Work task - Reproduce word for word the passage of the bug thread below that runs from "Jeremy, I believe" to "in a while.".

Jeremy, I believe this issue is fixed after the backports from Gabe? Can you confirm ? Thanks Prashanth
I feel like this was fixed by a backport at some point. I also know it's working in 4.4+, because I was just running those tests today. I will kick off a suite of tests to confirm if this issue is still present on 4.3.z. @Gabe, do you happen to know offhand what backport may have fixed this. It would have been a while back, since we haven't looked at this in a while.
There was https://bugzilla.redhat.com/show_bug.cgi?id=1818476 which was fixed in 4.5 where we were getting unauthroized errors pulling images for the must gather image stream because samples operator did not copy the install pull secret. That is in 4.5 Samples operator code itself does not create the must gather imagestream. The install does as a result of this file in the sample operator manifest: https://github.com/openshift/cluster-samples-operator/blob/master/manifests/08-openshift-imagestreams.yaml With the various error messages posted here, I cannot tell if something else is going on with oc adm must-gather, of if the imagestream not getting populated was the root cause. A simple check would be to run oc get is must-gather -o yaml -n openshift I would tend to agree on closing this out, and reopen, getting oc get is must-gather -o yaml -n openshift along with the other debug data noted here, if it is seen again.
Closing this out. Will reopen if seen again, as per the comment above.

Supplied material -
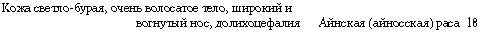 Иллюстрация к книге — Расы Европы [_50.jpg]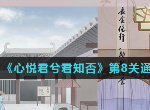 心悦君兮君知否游戏第8关怎么过 第八关通关图文攻略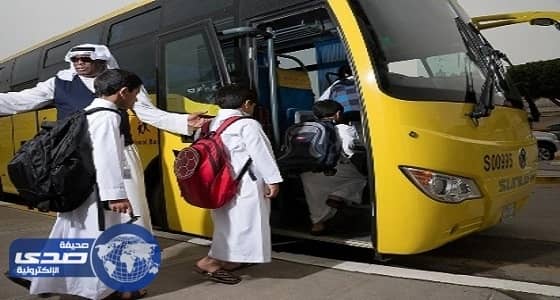 إضافة 6 خدمات جديدة في النقل التعليمي
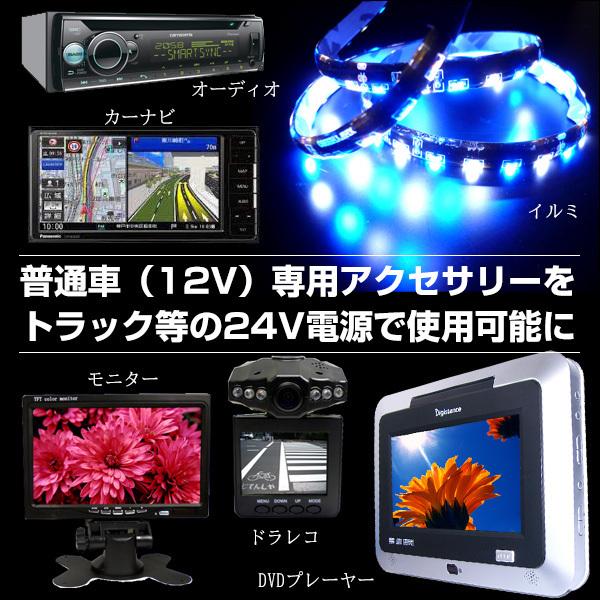 DCDC コンバーター (A) 24V→12V 電圧変換器 MAX15A デコデコ ヒューズ付 送料無料 |  | 01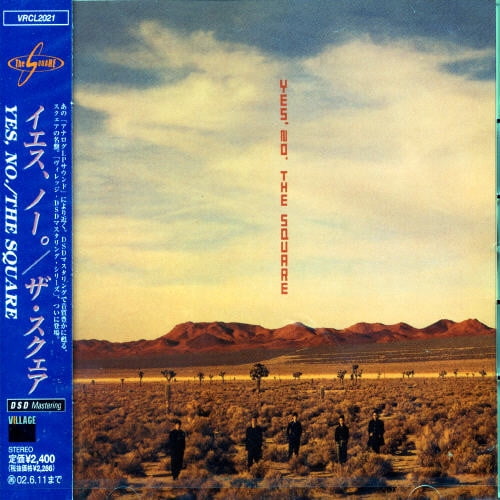 Yes No Cd Walmart Com Walmart Com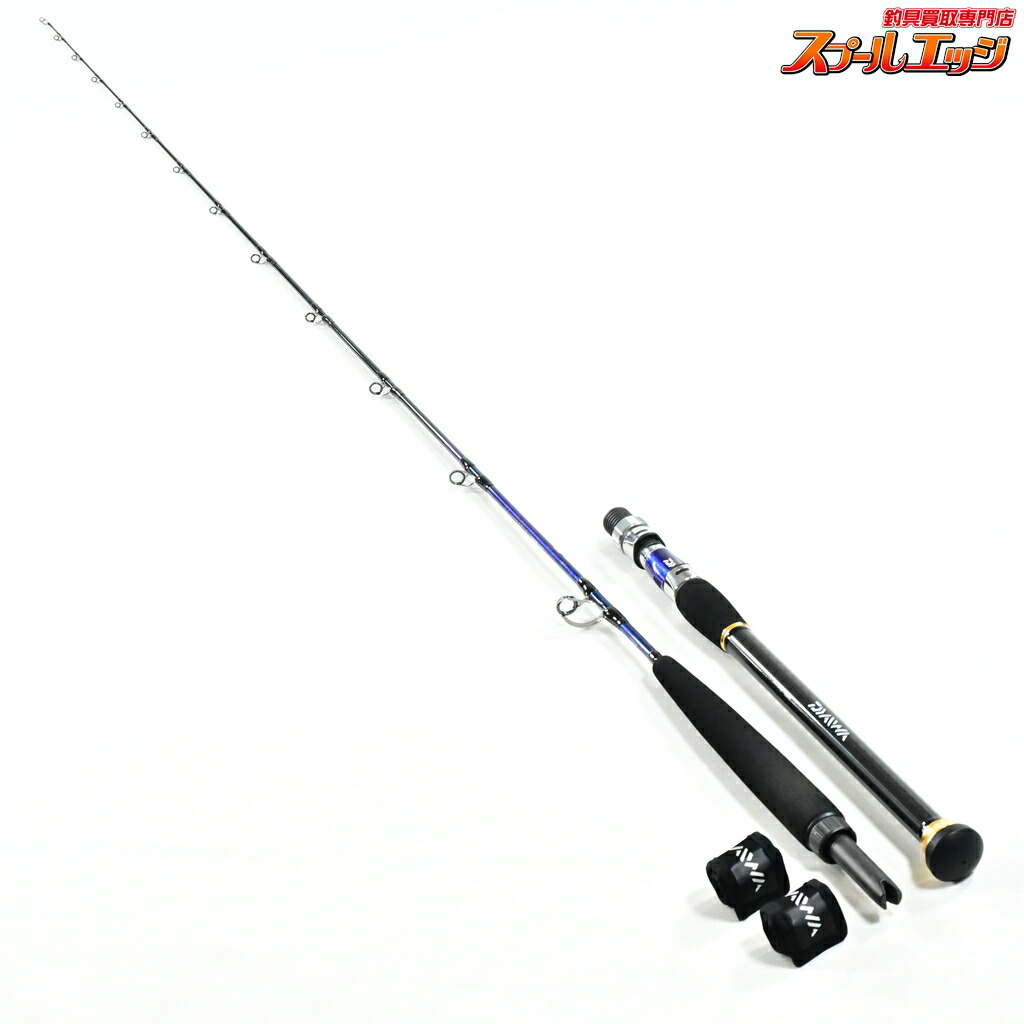 【中古】 ダイワ 17ゴウイン アオモノ H-235・E DAIWA GOUIN AOMONO ブリ ヒラマサ カンパチ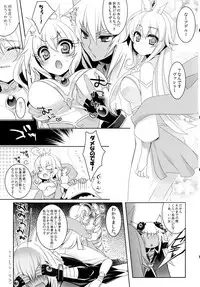 (C83) [hlz (Sanom)] D.D.Kingdom2 (DOG DAYS)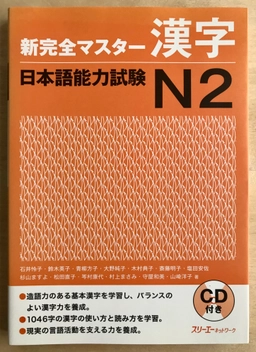 NEW KANZEN MASTER JLPT N2; Reiko Ishii; 2010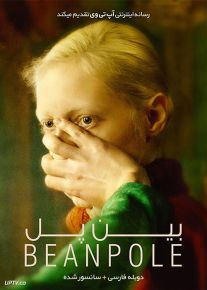 دانلود فیلم Beanpole 2019 بین پل با دوبله فارسی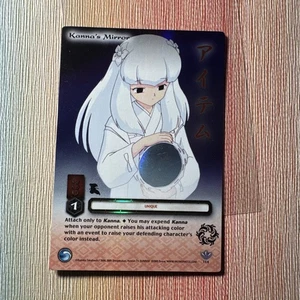 Inuyasha TCG - Kanna's Mirror 114 - FOIL Rare - Score Jaki 1ST ED - Picture 1 of 2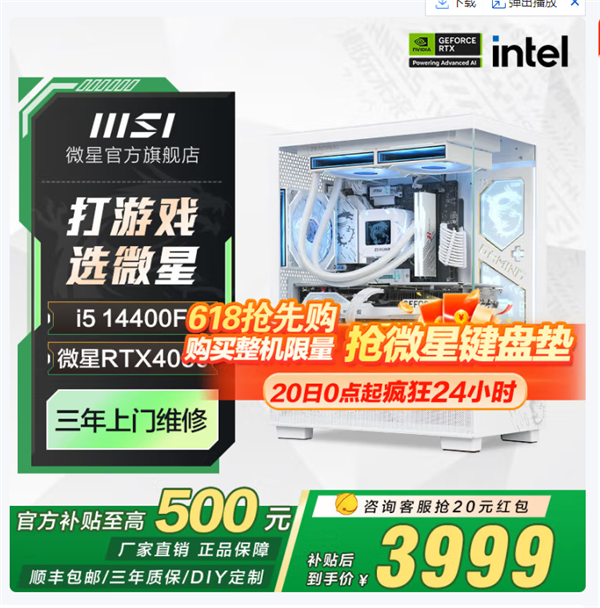 提前享受618！ 微星RTX 4060+32GB内存14代酷睿整机仅4198元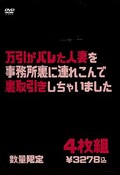 万引きがバレた人妻を事務所裏に連れこんで裏取引きしちゃいました(DVD)(YONG-088)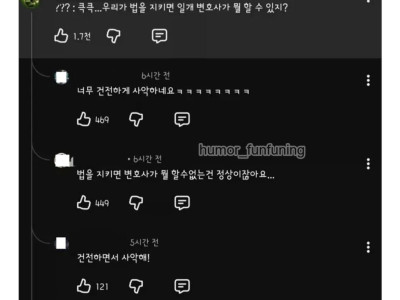 변호사 유튜브에 달린 생계위협하는 글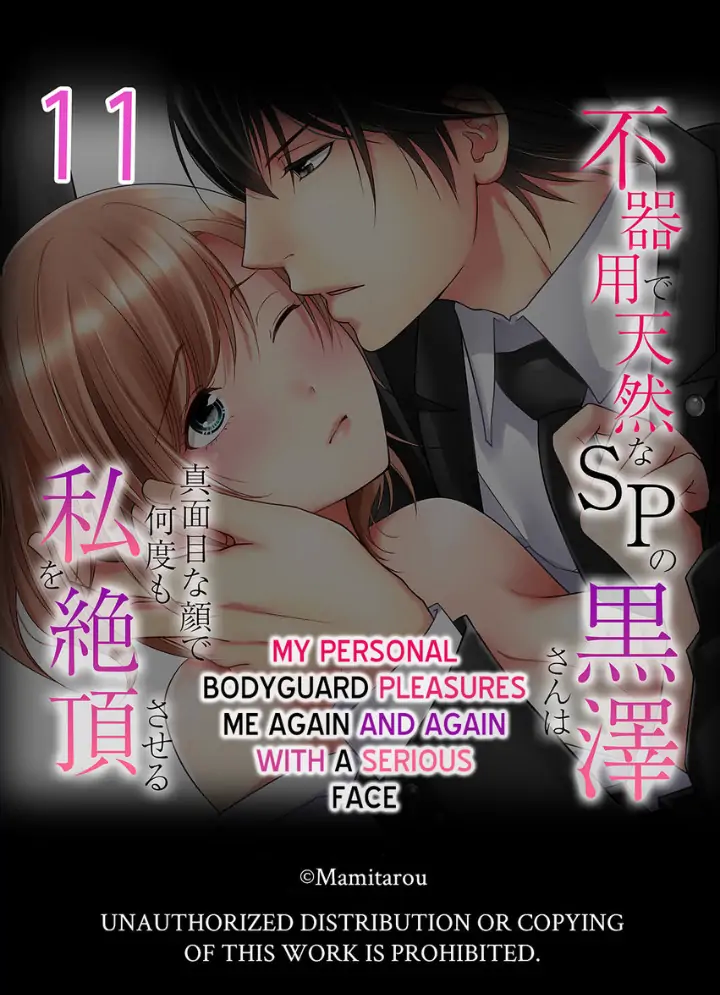 My Awkward Bodyguard Pleasures Me Again and Again with a Serious Face Chapter 11 - page 27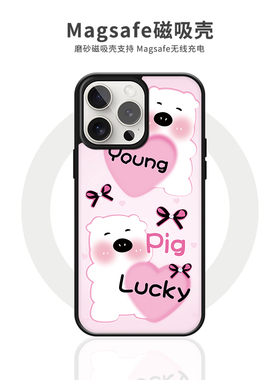适用苹果手机壳17promax磁吸iPhone16pro新款爱心猪15PM原创小众高级14可爱13不会撞壳ins风粉色女保护套个性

Final answer -
Jeremy, I believe this issue is fixed after the backports from Gabe? Can you confirm ? Thanks Prashanth
I feel like this was fixed by a backport at some point. I also know it's working in 4.4+, because I was just running those tests today. I will kick off a suite of tests to confirm if this issue is still present on 4.3.z. @Gabe, do you happen to know offhand what backport may have fixed this. It would have been a while back, since we haven't looked at this in a while.